Rewrite the lines of the entries from the line containing "From the set" through the end of the entries as a Markdown table with the columns Row and Entry line, numbering each line and leaving out blank lines.

** Start Data lines **

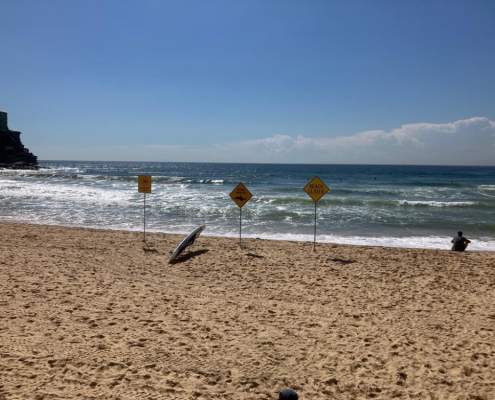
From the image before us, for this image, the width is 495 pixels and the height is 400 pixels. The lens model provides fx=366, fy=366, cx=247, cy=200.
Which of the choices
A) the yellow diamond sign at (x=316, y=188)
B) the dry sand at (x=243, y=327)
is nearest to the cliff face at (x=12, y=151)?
the yellow diamond sign at (x=316, y=188)

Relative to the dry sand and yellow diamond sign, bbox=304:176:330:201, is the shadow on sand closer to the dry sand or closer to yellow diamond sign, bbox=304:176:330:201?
the dry sand

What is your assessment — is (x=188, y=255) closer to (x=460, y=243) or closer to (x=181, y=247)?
(x=181, y=247)

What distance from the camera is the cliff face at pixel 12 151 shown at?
7976cm

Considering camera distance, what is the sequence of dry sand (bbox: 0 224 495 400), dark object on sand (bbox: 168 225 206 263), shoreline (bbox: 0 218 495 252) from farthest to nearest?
shoreline (bbox: 0 218 495 252), dark object on sand (bbox: 168 225 206 263), dry sand (bbox: 0 224 495 400)

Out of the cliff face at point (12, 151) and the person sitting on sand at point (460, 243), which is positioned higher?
the cliff face at point (12, 151)

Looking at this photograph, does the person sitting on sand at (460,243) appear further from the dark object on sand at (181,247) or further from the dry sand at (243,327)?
the dark object on sand at (181,247)

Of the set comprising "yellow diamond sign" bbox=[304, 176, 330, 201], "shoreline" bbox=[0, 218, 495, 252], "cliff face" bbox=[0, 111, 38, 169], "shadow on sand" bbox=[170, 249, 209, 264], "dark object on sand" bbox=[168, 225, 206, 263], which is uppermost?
"cliff face" bbox=[0, 111, 38, 169]

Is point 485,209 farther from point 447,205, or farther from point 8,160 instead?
point 8,160

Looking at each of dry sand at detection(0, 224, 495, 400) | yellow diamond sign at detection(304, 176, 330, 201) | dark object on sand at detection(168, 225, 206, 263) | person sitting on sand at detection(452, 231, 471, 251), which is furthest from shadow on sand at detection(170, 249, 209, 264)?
person sitting on sand at detection(452, 231, 471, 251)

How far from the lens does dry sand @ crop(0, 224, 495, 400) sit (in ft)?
12.4

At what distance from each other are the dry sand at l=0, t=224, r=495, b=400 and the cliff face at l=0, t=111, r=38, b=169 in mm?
83077

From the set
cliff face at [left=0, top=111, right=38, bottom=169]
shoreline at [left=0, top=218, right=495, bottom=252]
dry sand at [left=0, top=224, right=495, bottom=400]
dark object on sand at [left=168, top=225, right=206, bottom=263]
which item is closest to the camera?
dry sand at [left=0, top=224, right=495, bottom=400]

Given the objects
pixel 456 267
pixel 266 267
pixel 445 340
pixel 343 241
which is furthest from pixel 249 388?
pixel 343 241

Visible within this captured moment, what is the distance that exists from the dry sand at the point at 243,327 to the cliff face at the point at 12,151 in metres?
83.1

** End Data lines **

Solution to this problem –
| Row | Entry line |
|---|---|
| 1 | From the set |
| 2 | cliff face at [left=0, top=111, right=38, bottom=169] |
| 3 | shoreline at [left=0, top=218, right=495, bottom=252] |
| 4 | dry sand at [left=0, top=224, right=495, bottom=400] |
| 5 | dark object on sand at [left=168, top=225, right=206, bottom=263] |
| 6 | which item is closest to the camera? |
| 7 | dry sand at [left=0, top=224, right=495, bottom=400] |
| 8 | Given the objects |
| 9 | pixel 456 267 |
| 10 | pixel 266 267 |
| 11 | pixel 445 340 |
| 12 | pixel 343 241 |
| 13 | which is furthest from pixel 249 388? |
| 14 | pixel 343 241 |
| 15 | Visible within this captured moment, what is the distance that exists from the dry sand at the point at 243,327 to the cliff face at the point at 12,151 in metres? |
| 16 | 83.1 |